## EXERCISE INSTRUCTIONS
In the Bash scripting tutorial below, which Bash version do associative arrays require?

## TEXT BLOCK
* * * *

Bash Scripting Automation

Bash Scripting for DevOps: From Basics to Advanced

PS
Priya Sharma
Platform Engineer
Jan 20, 2025
18 min read

What You'll Learn

Master Bash scripting from variables and conditionals to functions, error handling, and real-world DevOps automation scripts used in production CI/CD pipelines.

Why Learn Bash Scripting?

Every DevOps engineer needs Bash. It's pre-installed on every Linux/macOS system, runs without dependencies, and is the glue that binds together all the tools in a DevOps pipeline — from CI/CD scripts to deployment automation, log rotation, and health checks.

1. Variables & Data Types

bash
#!/bin/bash

# ─── Variables ───
NAME="DevOps"
VERSION=1.5
IS_PROD=true

echo "App: $NAME v$VERSION"
echo "Production: ${IS_PROD}"   # Braces are good practice

# ─── Special Variables ───
echo "Script name: $0"          # Name of the script
echo "First arg: $1"            # First argument passed
echo "All args: $@"             # All arguments
echo "Arg count: $#"            # Number of arguments
echo "Last exit code: $?"       # Exit code of last command
echo "Process ID: $$"           # PID of current shell

# ─── Command Substitution ───
CURRENT_DATE=$(date +%Y-%m-%d)
DISK_USAGE=$(df -h / | awk 'NR==2 {print $5}')
echo "Date: $CURRENT_DATE  Disk: $DISK_USAGE"

# ─── Readonly Variables ───
readonly DB_HOST="prod-db.internal"
# DB_HOST="other"  # This would fail with an error

# ─── Arrays ───
SERVERS=("web01" "web02" "web03")
echo "${SERVERS[0]}"            # web01
echo "${SERVERS[@]}"            # All elements
echo "${#SERVERS[@]}"           # Array length
SERVERS+=("web04")              # Append element

# ─── Associative Arrays (Bash 4+) ───
declare -A CONFIG
CONFIG[host]="localhost"
CONFIG[port]=3000
CONFIG[env]="prod"
echo "Host: ${CONFIG[host]}, Port: ${CONFIG[port]}"

2. Conditionals

bash
#!/bin/bash

# ─── if / elif / else ───
CPU_USAGE=85

if [ $CPU_USAGE -gt 90 ]; then
    echo "CRITICAL: CPU above 90%"
elif [ $CPU_USAGE -gt 75 ]; then
    echo "WARNING: CPU above 75%"
else
    echo "OK: CPU normal"
fi

# ─── String comparisons ───
ENV="production"
if [[ "$ENV" == "production" ]]; then
    echo "Running in PROD — be careful!"
fi

if [[ "$ENV" != "dev" && "$ENV" != "staging" ]]; then
    echo "Not a dev or staging environment"
fi

# ─── File tests ───
FILE="/etc/nginx/nginx.conf"
if [[ -f "$FILE" ]]; then
    echo "Config file exists"
elif [[ -d "/etc/nginx" ]]; then
    echo "Nginx directory exists but no config"
else
    echo "Nginx not installed"

* * * *

## DATA PROVIDED
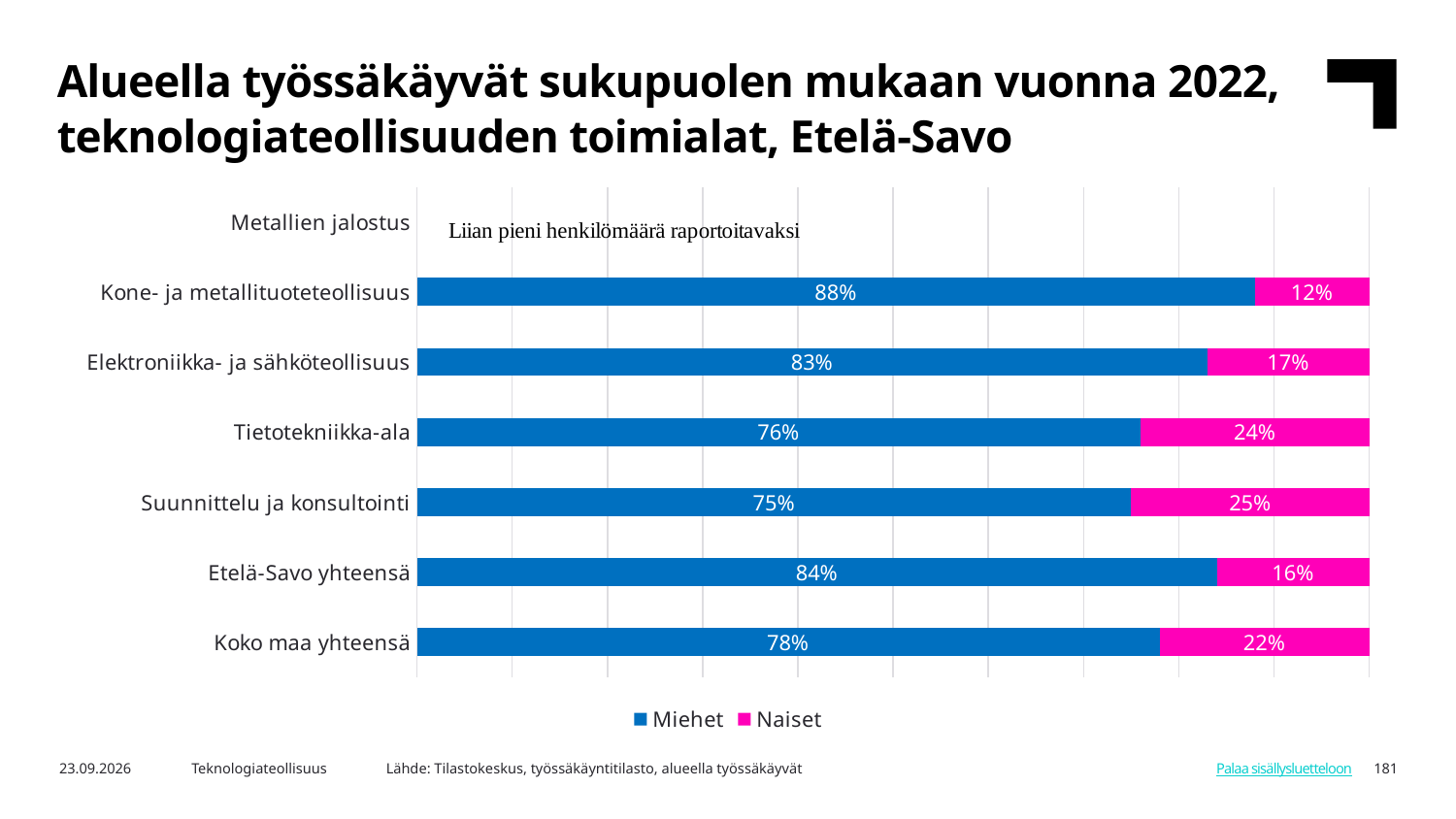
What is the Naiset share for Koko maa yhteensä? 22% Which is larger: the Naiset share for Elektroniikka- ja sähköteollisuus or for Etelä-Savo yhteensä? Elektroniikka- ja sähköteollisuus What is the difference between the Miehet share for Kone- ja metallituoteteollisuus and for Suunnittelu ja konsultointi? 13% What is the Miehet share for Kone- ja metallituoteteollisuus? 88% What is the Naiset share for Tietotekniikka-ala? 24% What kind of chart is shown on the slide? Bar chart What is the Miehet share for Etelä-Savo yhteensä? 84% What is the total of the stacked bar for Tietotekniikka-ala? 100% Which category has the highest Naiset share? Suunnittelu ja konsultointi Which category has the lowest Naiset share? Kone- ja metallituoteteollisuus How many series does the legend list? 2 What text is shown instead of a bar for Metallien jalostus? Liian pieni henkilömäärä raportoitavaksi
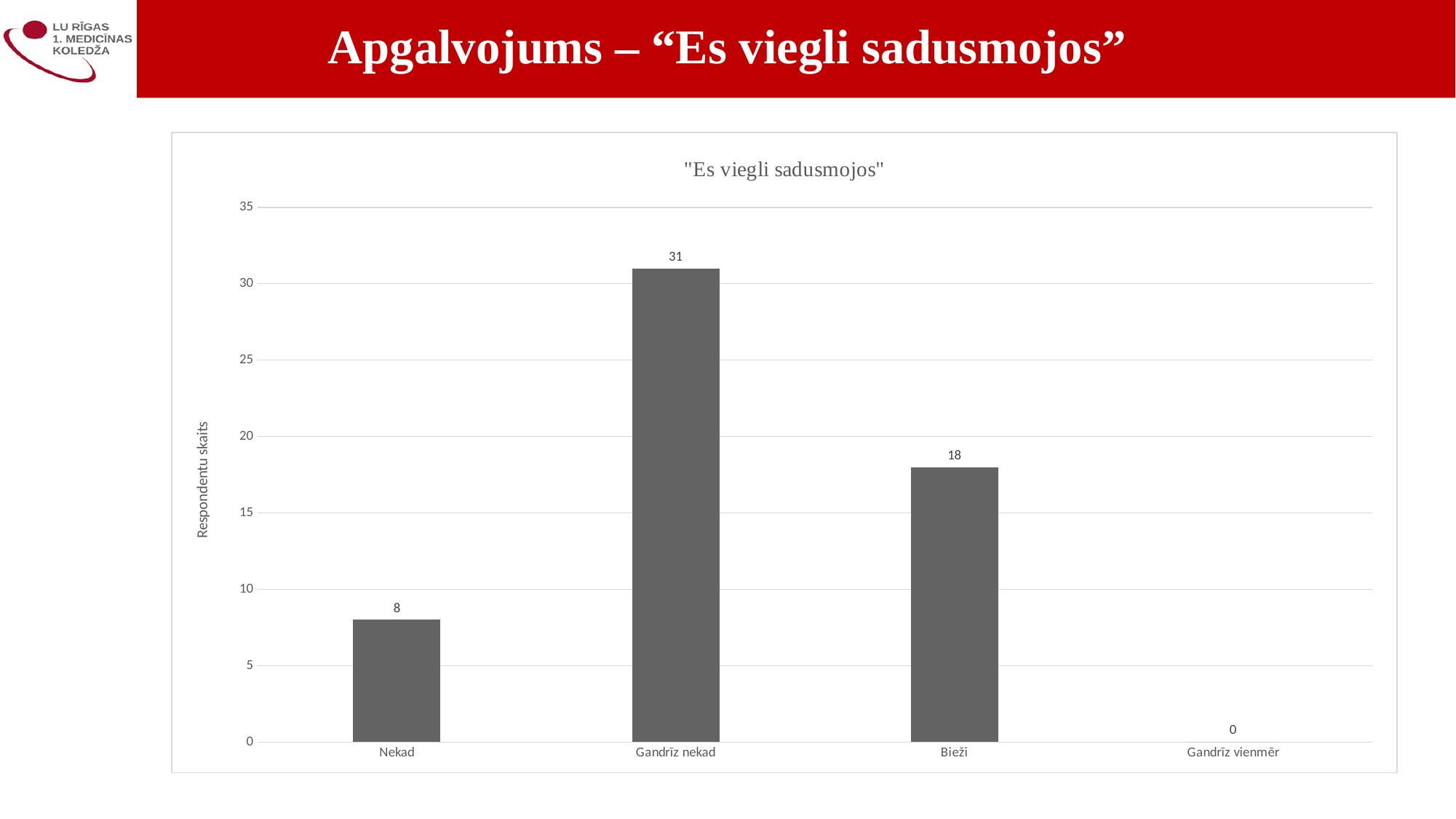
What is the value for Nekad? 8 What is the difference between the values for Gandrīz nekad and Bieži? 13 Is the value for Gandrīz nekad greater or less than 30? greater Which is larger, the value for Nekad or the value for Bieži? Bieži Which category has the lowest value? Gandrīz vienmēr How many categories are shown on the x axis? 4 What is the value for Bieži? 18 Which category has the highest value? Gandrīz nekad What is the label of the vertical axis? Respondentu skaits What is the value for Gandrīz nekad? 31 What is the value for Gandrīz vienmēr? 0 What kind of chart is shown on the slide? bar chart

* * * *

## RESPONSE TO THE EXERCISE
Bash 4 or later.